Twilight Sword
Core RulebookCore Mechanic
Roll a d12 against one of eight Abilities and score equal to or under it to succeed, so low rolls are good. A 1 is always a critical success and a 12 always a critical failure, whatever the Ability score. Modifiers shift the target by up to 3 in either direction. Advantage rolls 2d12 and keeps the lower result, while Disadvantage keeps the higher.
Best For
Groups who want the feel of JRPG and adventure video games at the table, with a core roll simple enough to teach newcomers.
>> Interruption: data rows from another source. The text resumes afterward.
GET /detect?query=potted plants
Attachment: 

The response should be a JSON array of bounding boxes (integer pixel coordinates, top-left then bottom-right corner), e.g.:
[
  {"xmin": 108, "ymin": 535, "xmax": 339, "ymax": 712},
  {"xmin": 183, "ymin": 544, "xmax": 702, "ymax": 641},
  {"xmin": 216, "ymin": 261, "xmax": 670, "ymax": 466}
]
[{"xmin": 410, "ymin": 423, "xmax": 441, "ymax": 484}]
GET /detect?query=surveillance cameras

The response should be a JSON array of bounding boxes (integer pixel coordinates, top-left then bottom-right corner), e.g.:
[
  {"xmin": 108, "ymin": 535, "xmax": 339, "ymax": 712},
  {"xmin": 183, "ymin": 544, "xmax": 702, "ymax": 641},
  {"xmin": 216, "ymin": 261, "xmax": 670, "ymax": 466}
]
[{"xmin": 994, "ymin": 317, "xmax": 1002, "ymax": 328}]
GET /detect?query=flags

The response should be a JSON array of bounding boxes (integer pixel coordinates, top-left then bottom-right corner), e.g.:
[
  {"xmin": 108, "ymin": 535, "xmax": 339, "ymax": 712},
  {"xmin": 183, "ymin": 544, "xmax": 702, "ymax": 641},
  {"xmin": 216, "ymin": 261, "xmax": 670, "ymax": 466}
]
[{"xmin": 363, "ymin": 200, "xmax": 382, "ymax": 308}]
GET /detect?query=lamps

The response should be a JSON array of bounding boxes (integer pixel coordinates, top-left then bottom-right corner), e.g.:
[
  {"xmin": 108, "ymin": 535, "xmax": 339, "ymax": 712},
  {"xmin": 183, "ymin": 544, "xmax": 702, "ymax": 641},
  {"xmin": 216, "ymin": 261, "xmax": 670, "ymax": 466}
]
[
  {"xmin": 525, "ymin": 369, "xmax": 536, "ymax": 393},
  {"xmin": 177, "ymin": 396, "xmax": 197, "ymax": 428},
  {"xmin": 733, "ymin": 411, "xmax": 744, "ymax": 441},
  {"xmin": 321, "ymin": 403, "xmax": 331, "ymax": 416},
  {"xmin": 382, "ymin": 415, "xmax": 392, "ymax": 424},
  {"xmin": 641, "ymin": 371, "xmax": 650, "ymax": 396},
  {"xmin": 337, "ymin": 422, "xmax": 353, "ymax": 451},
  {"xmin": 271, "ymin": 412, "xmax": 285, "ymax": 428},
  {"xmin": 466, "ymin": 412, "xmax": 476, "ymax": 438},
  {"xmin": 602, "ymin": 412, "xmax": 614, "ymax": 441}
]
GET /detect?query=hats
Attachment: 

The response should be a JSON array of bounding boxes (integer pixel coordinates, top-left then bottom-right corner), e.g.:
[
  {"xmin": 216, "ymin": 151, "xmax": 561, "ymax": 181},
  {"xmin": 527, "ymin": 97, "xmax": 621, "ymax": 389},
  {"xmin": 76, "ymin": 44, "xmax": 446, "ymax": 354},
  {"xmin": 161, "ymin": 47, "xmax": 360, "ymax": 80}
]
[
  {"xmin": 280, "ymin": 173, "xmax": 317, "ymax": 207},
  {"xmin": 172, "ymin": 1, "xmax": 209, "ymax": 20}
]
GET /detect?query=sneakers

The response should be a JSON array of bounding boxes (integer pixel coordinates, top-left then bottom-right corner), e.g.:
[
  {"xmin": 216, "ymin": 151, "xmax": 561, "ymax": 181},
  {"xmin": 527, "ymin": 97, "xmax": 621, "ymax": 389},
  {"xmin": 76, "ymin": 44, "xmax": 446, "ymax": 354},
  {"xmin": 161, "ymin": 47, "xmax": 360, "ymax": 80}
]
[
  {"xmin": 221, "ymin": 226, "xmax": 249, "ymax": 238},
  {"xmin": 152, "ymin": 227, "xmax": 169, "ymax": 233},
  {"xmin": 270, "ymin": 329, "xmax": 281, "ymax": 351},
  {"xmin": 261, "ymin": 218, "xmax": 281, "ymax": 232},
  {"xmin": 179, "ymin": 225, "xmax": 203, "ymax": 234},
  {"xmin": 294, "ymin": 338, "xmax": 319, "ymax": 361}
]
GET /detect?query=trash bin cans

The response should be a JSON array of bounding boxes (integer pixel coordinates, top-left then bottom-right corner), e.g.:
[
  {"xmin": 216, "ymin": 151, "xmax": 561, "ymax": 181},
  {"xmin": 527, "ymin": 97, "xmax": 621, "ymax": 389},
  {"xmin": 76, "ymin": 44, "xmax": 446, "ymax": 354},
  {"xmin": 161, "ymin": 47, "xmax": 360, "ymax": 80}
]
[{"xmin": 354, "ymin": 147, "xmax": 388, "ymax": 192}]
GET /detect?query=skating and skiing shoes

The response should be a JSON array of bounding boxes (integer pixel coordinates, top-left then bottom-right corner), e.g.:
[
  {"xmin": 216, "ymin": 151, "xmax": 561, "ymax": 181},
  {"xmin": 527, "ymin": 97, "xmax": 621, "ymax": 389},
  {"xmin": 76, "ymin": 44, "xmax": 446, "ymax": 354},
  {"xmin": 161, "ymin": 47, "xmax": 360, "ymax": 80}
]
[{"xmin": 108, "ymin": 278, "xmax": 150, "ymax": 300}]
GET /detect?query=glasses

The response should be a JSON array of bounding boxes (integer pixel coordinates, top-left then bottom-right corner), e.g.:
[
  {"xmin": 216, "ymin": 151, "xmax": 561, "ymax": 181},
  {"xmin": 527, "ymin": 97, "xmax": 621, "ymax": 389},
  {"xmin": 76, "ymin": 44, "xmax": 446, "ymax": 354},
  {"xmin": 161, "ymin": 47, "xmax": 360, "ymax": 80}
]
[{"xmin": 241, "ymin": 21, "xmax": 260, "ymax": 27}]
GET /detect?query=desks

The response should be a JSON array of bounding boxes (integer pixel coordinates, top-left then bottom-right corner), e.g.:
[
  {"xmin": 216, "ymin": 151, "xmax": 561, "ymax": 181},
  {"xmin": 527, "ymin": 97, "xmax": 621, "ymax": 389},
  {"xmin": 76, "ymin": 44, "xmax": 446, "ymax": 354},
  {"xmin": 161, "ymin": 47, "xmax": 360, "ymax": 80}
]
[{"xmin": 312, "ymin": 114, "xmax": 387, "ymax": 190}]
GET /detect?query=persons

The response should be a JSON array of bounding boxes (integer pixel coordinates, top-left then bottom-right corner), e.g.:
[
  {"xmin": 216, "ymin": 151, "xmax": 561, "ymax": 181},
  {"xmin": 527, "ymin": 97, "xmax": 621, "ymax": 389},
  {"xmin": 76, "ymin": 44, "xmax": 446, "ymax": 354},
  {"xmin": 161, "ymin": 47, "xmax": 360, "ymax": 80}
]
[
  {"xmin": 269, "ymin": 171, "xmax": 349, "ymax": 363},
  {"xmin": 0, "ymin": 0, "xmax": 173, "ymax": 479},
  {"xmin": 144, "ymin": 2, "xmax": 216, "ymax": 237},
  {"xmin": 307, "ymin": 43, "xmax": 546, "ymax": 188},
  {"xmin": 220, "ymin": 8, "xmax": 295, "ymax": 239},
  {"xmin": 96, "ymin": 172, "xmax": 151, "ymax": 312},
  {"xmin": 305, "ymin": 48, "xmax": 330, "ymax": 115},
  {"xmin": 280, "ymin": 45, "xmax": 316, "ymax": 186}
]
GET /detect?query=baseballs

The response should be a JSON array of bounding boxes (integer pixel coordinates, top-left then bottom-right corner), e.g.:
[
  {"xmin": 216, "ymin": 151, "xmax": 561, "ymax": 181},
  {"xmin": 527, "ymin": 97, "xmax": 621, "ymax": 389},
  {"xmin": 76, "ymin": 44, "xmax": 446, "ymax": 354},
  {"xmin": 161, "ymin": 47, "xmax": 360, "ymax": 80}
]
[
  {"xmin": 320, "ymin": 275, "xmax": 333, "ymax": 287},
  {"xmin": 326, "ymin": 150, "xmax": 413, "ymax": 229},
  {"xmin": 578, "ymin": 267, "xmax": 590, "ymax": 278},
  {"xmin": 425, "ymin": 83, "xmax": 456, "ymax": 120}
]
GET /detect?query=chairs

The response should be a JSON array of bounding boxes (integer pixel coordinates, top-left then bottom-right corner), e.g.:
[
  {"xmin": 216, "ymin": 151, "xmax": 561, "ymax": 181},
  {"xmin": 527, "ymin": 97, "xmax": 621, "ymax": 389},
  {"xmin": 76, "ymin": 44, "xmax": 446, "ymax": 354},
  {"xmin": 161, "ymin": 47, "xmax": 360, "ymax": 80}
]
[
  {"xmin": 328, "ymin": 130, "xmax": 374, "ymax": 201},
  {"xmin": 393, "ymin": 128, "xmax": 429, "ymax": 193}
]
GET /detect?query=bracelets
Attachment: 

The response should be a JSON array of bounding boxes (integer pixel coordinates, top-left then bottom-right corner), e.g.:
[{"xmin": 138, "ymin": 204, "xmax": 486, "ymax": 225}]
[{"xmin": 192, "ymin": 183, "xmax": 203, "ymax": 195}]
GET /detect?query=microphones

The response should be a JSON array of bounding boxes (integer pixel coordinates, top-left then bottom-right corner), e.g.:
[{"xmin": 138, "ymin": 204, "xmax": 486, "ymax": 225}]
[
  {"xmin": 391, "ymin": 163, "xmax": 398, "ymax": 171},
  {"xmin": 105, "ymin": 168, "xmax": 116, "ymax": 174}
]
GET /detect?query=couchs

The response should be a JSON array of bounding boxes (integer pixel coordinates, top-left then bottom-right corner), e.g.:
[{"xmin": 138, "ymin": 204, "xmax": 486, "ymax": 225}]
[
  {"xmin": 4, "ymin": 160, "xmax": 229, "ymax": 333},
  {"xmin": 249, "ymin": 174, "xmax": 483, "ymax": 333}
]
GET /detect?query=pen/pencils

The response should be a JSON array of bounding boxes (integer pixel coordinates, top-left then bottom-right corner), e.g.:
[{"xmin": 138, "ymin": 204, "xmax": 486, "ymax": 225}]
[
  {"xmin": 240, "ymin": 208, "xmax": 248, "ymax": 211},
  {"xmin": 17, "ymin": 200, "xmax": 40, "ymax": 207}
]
The low-lethality tone suits family or mixed-experience tables running long campaigns of travel and monster hunting.
Highlights
Eight elements form a cycle where each beats the next, so picking an element against a monster's affinity is a puzzle rather than a flat damage bonus. A monster's Threat rating sets both how many the party should face and how many turns it takes each round, letting one number carry encounter balance and battlefield pacing. Advancement runs off a shared Hope track earned by completing deeds, tying character growth to how much of the world the party has restored.
Considerations
Defeated Champions are knocked out rather than killed, and permanent death exists only as an optional rule the table must agree to before play begins. Cooking and brewing each require assembling a dice pool from gathered ingredients and reading it against a tiered effect table, a separate procedure from core resolution. Combat positioning uses four abstract ranges rather than measured distances, and the optional battle-map conversion is a short note rather than a developed ruleset.